Написал, запечатал письмо в синий конверт. Синий — значит, господин Бирн найдет его в своей почте завтра утром. Как? Секрет фирмы. Нуль-туннели и прочая наукообразная белиберда. Да.
Или просто: магия.
Нет, я не пытался подкупить господина Ульянова. Замысел другой: во-первых, сделать из него мыслителя-марксиста мирового масштаба. Сейчас он миру неизвестен. Сейчас он и России практически неизвестен. Маленькая заграничная партийка, погрязшая во взаимной грызне — кому она интересна? А вот интересна. Видные социалисты всего мира теперь читают Ульянова, цитируют Ульянова, спорят с Ульяновым — это вам не шутка, русский человек живет с оглядкой на Запад, даже когда всецело отрицает влияние Запада. Даже особенно когда отрицает. Второе — возможность — пусть чисто гипотетическая — возглавить мировое социалистическое движение. Провести революцию в мировом масштабе, по Марксу — от таких перспектив у любого голова закружится.
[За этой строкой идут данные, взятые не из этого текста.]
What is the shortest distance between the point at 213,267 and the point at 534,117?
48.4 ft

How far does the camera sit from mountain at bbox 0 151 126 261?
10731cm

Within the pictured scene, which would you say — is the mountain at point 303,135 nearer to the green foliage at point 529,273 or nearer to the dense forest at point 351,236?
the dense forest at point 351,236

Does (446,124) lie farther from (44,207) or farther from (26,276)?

Ну и в третьих — обуржуазивание, куда же без этого. Легко нищему и бездомному призывать к разрушению мира. А если ты в этом мире уважаемый, авторитетный человек, человек, ко мнению которого прислушиваются лучшие умы, который сам может стать лучшим умом? Ну, и на бытовом уровне сознание того, что сам, своим трудом, а не попрошайничеством, обеспечиваешь себя и свою семью? Не просто обеспечиваешь, а даешь семье комфорт, достаток, опять же уважение окружения? Тридцать фунтов за тысячу слов — это сто пятьдесят фунтов за брошюру. Годовое жалование отца, Ильи Николаевича Ульянова — за брошюрку! Видишь, папа, я тоже кое-чего стою! Добился! Сам добился!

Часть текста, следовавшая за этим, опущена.